1.实验要求
使用k_means.txt作为数据集,编写程序实现K-均值聚类算法,要求定义欧氏距离作为距离函数,K为4,随机初始化。聚类后对结果进行可视化,使用不同颜色标记聚类结果
2.实验步骤
3.代码实现
1.计算欧氏距离,封装为函数
# 计算欧氏距离
def calEuclidean(x, y):
dist = np.sqrt(np.sum(np.square(x-y))) # np.array 类型的数据可以直接进行向量、矩阵加减运算。np.square 是对每个元素求平均
return dist
2.绘制数据分布图,观察数据分布
plt.rcParams['font.sans-serif'] = ['SimHei'] # 正常显示中文标签
plt.rcParams['axes.unicode_minus'] = False # 正常显示负号
plt.figure(num=1)
plt.scatter(data_set[:, 0], data_set[:, 1], color='k')
plt.title("数据分布图")
plt.show()
3.随机选择4个点作为初始质心
K = 4
temp = list(range(1, len(data_set)+1))
label = np.array(temp)
sample_list = [i for i in range(len(data_set))]
sample_list = random.sample(sample_list, K) # 随机选择4个点
zhixin = data_set[sample_list, :]
label = label[sample_list]
4.初始化4个簇
初始化cluster数组,cluster1~cluster4分别对应4个簇。
cluster1 = np.array(zhixin[0])
cluster2 = np.array(zhixin[1])
cluster3 = np.array(zhixin[2])
cluster4 = np.array(zhixin[3])
5.计算每个点到4个初始质心的距离
j = 0
dist = np.zeros([80, 4]) # 距离矩阵
for i in data_set:
dist[j][0] = calEuclidean(i, zhixin[0])
dist[j][1] = calEuclidean(i, zhixin[1])
dist[j][2] = calEuclidean(i, zhixin[2])
dist[j][3] = calEuclidean(i, zhixin[3])
# 将点分类为欧氏距离最小的一类
min_dist = min(dist[j])
if min_dist == dist[j][0]:
cluster1 = np.append(cluster1, i)
elif min_dist == dist[j][1]:
cluster2 = np.append(cluster2, i)
elif min_dist == dist[j][2]:
cluster3 = np.append(cluster3, i)
else:
cluster4 = np.append(cluster4, i)
j = j + 1
cluster1 = np.reshape(cluster1, [-1, 2])
cluster2 = np.reshape(cluster2, [-1, 2])
cluster3 = np.reshape(cluster3, [-1, 2])
cluster4 = np.reshape(cluster4, [-1, 2])
由于向cluster append数据点后cluster不会自动添加为新的一行,所以需要reshape来实现向cluster加入一行元素,其中[-1,2]的2表示2列,-1表示行数未知,由数组而定。
6.绘制初始分类图
plt.scatter(cluster1[:, 0], cluster1[:, 1], color='red')

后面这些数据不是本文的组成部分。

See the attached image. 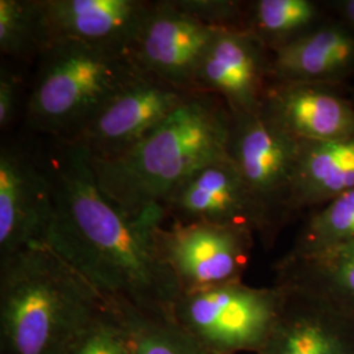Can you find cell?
Here are the masks:
<instances>
[{
	"mask_svg": "<svg viewBox=\"0 0 354 354\" xmlns=\"http://www.w3.org/2000/svg\"><path fill=\"white\" fill-rule=\"evenodd\" d=\"M41 156L53 188V215L44 243L109 302L171 320L181 291L153 238L165 212L140 216L120 212L102 194L88 156L76 146L55 142Z\"/></svg>",
	"mask_w": 354,
	"mask_h": 354,
	"instance_id": "cell-1",
	"label": "cell"
},
{
	"mask_svg": "<svg viewBox=\"0 0 354 354\" xmlns=\"http://www.w3.org/2000/svg\"><path fill=\"white\" fill-rule=\"evenodd\" d=\"M231 117L218 96L193 92L129 151L109 160L88 158L102 194L127 216L163 210L196 169L228 158Z\"/></svg>",
	"mask_w": 354,
	"mask_h": 354,
	"instance_id": "cell-2",
	"label": "cell"
},
{
	"mask_svg": "<svg viewBox=\"0 0 354 354\" xmlns=\"http://www.w3.org/2000/svg\"><path fill=\"white\" fill-rule=\"evenodd\" d=\"M109 304L45 243L0 263V354H67Z\"/></svg>",
	"mask_w": 354,
	"mask_h": 354,
	"instance_id": "cell-3",
	"label": "cell"
},
{
	"mask_svg": "<svg viewBox=\"0 0 354 354\" xmlns=\"http://www.w3.org/2000/svg\"><path fill=\"white\" fill-rule=\"evenodd\" d=\"M142 74L130 50L79 41L49 42L38 53L26 124L55 142H70Z\"/></svg>",
	"mask_w": 354,
	"mask_h": 354,
	"instance_id": "cell-4",
	"label": "cell"
},
{
	"mask_svg": "<svg viewBox=\"0 0 354 354\" xmlns=\"http://www.w3.org/2000/svg\"><path fill=\"white\" fill-rule=\"evenodd\" d=\"M285 299L277 285L253 288L231 282L181 294L171 322L221 354H259Z\"/></svg>",
	"mask_w": 354,
	"mask_h": 354,
	"instance_id": "cell-5",
	"label": "cell"
},
{
	"mask_svg": "<svg viewBox=\"0 0 354 354\" xmlns=\"http://www.w3.org/2000/svg\"><path fill=\"white\" fill-rule=\"evenodd\" d=\"M228 156L236 167L263 221L261 241L269 247L295 214L292 178L299 140L277 125L263 108L232 113Z\"/></svg>",
	"mask_w": 354,
	"mask_h": 354,
	"instance_id": "cell-6",
	"label": "cell"
},
{
	"mask_svg": "<svg viewBox=\"0 0 354 354\" xmlns=\"http://www.w3.org/2000/svg\"><path fill=\"white\" fill-rule=\"evenodd\" d=\"M256 235L205 222H169L155 230L156 250L181 294L239 282L248 269Z\"/></svg>",
	"mask_w": 354,
	"mask_h": 354,
	"instance_id": "cell-7",
	"label": "cell"
},
{
	"mask_svg": "<svg viewBox=\"0 0 354 354\" xmlns=\"http://www.w3.org/2000/svg\"><path fill=\"white\" fill-rule=\"evenodd\" d=\"M193 92L147 74L115 95L75 138L66 142L93 160H109L133 149L188 100Z\"/></svg>",
	"mask_w": 354,
	"mask_h": 354,
	"instance_id": "cell-8",
	"label": "cell"
},
{
	"mask_svg": "<svg viewBox=\"0 0 354 354\" xmlns=\"http://www.w3.org/2000/svg\"><path fill=\"white\" fill-rule=\"evenodd\" d=\"M218 30L184 11L176 0L151 1L130 54L145 74L196 92V71Z\"/></svg>",
	"mask_w": 354,
	"mask_h": 354,
	"instance_id": "cell-9",
	"label": "cell"
},
{
	"mask_svg": "<svg viewBox=\"0 0 354 354\" xmlns=\"http://www.w3.org/2000/svg\"><path fill=\"white\" fill-rule=\"evenodd\" d=\"M53 215V188L42 156L15 143L0 149V263L44 243Z\"/></svg>",
	"mask_w": 354,
	"mask_h": 354,
	"instance_id": "cell-10",
	"label": "cell"
},
{
	"mask_svg": "<svg viewBox=\"0 0 354 354\" xmlns=\"http://www.w3.org/2000/svg\"><path fill=\"white\" fill-rule=\"evenodd\" d=\"M272 51L245 29H219L194 76V91L212 93L232 113L263 108L270 79Z\"/></svg>",
	"mask_w": 354,
	"mask_h": 354,
	"instance_id": "cell-11",
	"label": "cell"
},
{
	"mask_svg": "<svg viewBox=\"0 0 354 354\" xmlns=\"http://www.w3.org/2000/svg\"><path fill=\"white\" fill-rule=\"evenodd\" d=\"M165 219L243 228L263 236V221L230 156L200 167L163 206Z\"/></svg>",
	"mask_w": 354,
	"mask_h": 354,
	"instance_id": "cell-12",
	"label": "cell"
},
{
	"mask_svg": "<svg viewBox=\"0 0 354 354\" xmlns=\"http://www.w3.org/2000/svg\"><path fill=\"white\" fill-rule=\"evenodd\" d=\"M150 7L140 0H38L42 48L79 41L130 50Z\"/></svg>",
	"mask_w": 354,
	"mask_h": 354,
	"instance_id": "cell-13",
	"label": "cell"
},
{
	"mask_svg": "<svg viewBox=\"0 0 354 354\" xmlns=\"http://www.w3.org/2000/svg\"><path fill=\"white\" fill-rule=\"evenodd\" d=\"M282 289L279 317L259 354H354V315L314 295Z\"/></svg>",
	"mask_w": 354,
	"mask_h": 354,
	"instance_id": "cell-14",
	"label": "cell"
},
{
	"mask_svg": "<svg viewBox=\"0 0 354 354\" xmlns=\"http://www.w3.org/2000/svg\"><path fill=\"white\" fill-rule=\"evenodd\" d=\"M263 111L298 140L328 142L354 137V106L330 84L270 83Z\"/></svg>",
	"mask_w": 354,
	"mask_h": 354,
	"instance_id": "cell-15",
	"label": "cell"
},
{
	"mask_svg": "<svg viewBox=\"0 0 354 354\" xmlns=\"http://www.w3.org/2000/svg\"><path fill=\"white\" fill-rule=\"evenodd\" d=\"M354 70V32L345 24H319L272 51V83L332 84Z\"/></svg>",
	"mask_w": 354,
	"mask_h": 354,
	"instance_id": "cell-16",
	"label": "cell"
},
{
	"mask_svg": "<svg viewBox=\"0 0 354 354\" xmlns=\"http://www.w3.org/2000/svg\"><path fill=\"white\" fill-rule=\"evenodd\" d=\"M354 189V137L348 140H299L292 178L295 214L317 210Z\"/></svg>",
	"mask_w": 354,
	"mask_h": 354,
	"instance_id": "cell-17",
	"label": "cell"
},
{
	"mask_svg": "<svg viewBox=\"0 0 354 354\" xmlns=\"http://www.w3.org/2000/svg\"><path fill=\"white\" fill-rule=\"evenodd\" d=\"M274 270V285L314 295L354 315V243L301 257L285 254Z\"/></svg>",
	"mask_w": 354,
	"mask_h": 354,
	"instance_id": "cell-18",
	"label": "cell"
},
{
	"mask_svg": "<svg viewBox=\"0 0 354 354\" xmlns=\"http://www.w3.org/2000/svg\"><path fill=\"white\" fill-rule=\"evenodd\" d=\"M319 7L310 0H256L245 3L244 29L274 51L319 26Z\"/></svg>",
	"mask_w": 354,
	"mask_h": 354,
	"instance_id": "cell-19",
	"label": "cell"
},
{
	"mask_svg": "<svg viewBox=\"0 0 354 354\" xmlns=\"http://www.w3.org/2000/svg\"><path fill=\"white\" fill-rule=\"evenodd\" d=\"M354 243V189L314 210L286 256L301 257Z\"/></svg>",
	"mask_w": 354,
	"mask_h": 354,
	"instance_id": "cell-20",
	"label": "cell"
},
{
	"mask_svg": "<svg viewBox=\"0 0 354 354\" xmlns=\"http://www.w3.org/2000/svg\"><path fill=\"white\" fill-rule=\"evenodd\" d=\"M133 336L136 354H221L194 340L171 320L147 317L117 304Z\"/></svg>",
	"mask_w": 354,
	"mask_h": 354,
	"instance_id": "cell-21",
	"label": "cell"
},
{
	"mask_svg": "<svg viewBox=\"0 0 354 354\" xmlns=\"http://www.w3.org/2000/svg\"><path fill=\"white\" fill-rule=\"evenodd\" d=\"M42 48L38 0H0V51L17 61L37 58Z\"/></svg>",
	"mask_w": 354,
	"mask_h": 354,
	"instance_id": "cell-22",
	"label": "cell"
},
{
	"mask_svg": "<svg viewBox=\"0 0 354 354\" xmlns=\"http://www.w3.org/2000/svg\"><path fill=\"white\" fill-rule=\"evenodd\" d=\"M67 354H136L121 308L109 302Z\"/></svg>",
	"mask_w": 354,
	"mask_h": 354,
	"instance_id": "cell-23",
	"label": "cell"
},
{
	"mask_svg": "<svg viewBox=\"0 0 354 354\" xmlns=\"http://www.w3.org/2000/svg\"><path fill=\"white\" fill-rule=\"evenodd\" d=\"M178 7L207 26L244 29L245 3L234 0H176Z\"/></svg>",
	"mask_w": 354,
	"mask_h": 354,
	"instance_id": "cell-24",
	"label": "cell"
},
{
	"mask_svg": "<svg viewBox=\"0 0 354 354\" xmlns=\"http://www.w3.org/2000/svg\"><path fill=\"white\" fill-rule=\"evenodd\" d=\"M23 76L8 64L0 70V127L11 125L23 96Z\"/></svg>",
	"mask_w": 354,
	"mask_h": 354,
	"instance_id": "cell-25",
	"label": "cell"
},
{
	"mask_svg": "<svg viewBox=\"0 0 354 354\" xmlns=\"http://www.w3.org/2000/svg\"><path fill=\"white\" fill-rule=\"evenodd\" d=\"M335 8L344 19V24L349 26L354 32V0H342L335 3Z\"/></svg>",
	"mask_w": 354,
	"mask_h": 354,
	"instance_id": "cell-26",
	"label": "cell"
}]
</instances>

plt.scatter(cluster2[:, 0], cluster2[:, 1], color='blue')
plt.scatter(cluster3[:, 0], cluster3[:, 1], color='yellow')
plt.scatter(cluster4[:, 0], cluster4[:, 1], color='purple')
plt.scatter(zhixin[:, 0], zhixin[:, 1], color='k')
plt.title("初始分类图")
plt.show()
7.循环
重新计算每个簇的质心,根据新的质心再进行划分直到每个簇的质心,不再改变或loop次数超过looLimit时,只需要满足两者的其中一个条件,就可以停止循环。
status = 1
temp_zhixin = np.zeros([4, 2])
loop = 0
loop_limit = 1000 # 最大循环次数
while status:
temp_zhixin[0] = zhixin[0]
temp_zhixin[1] = zhixin[1]
temp_zhixin[2] = zhixin[2]
temp_zhixin[3] = zhixin[3]
# 重新计算每个簇的质心
zhixin[0] = np.mean(cluster1, axis=0)
zhixin[1] = np.mean(cluster2, axis=0)
zhixin[2] = np.mean(cluster3, axis=0)
zhixin[3] = np.mean(cluster4, axis=0)
j = 0
# 清除cluster中的数据
cluster1 = np.delete(cluster1, [0, 1], axis=1)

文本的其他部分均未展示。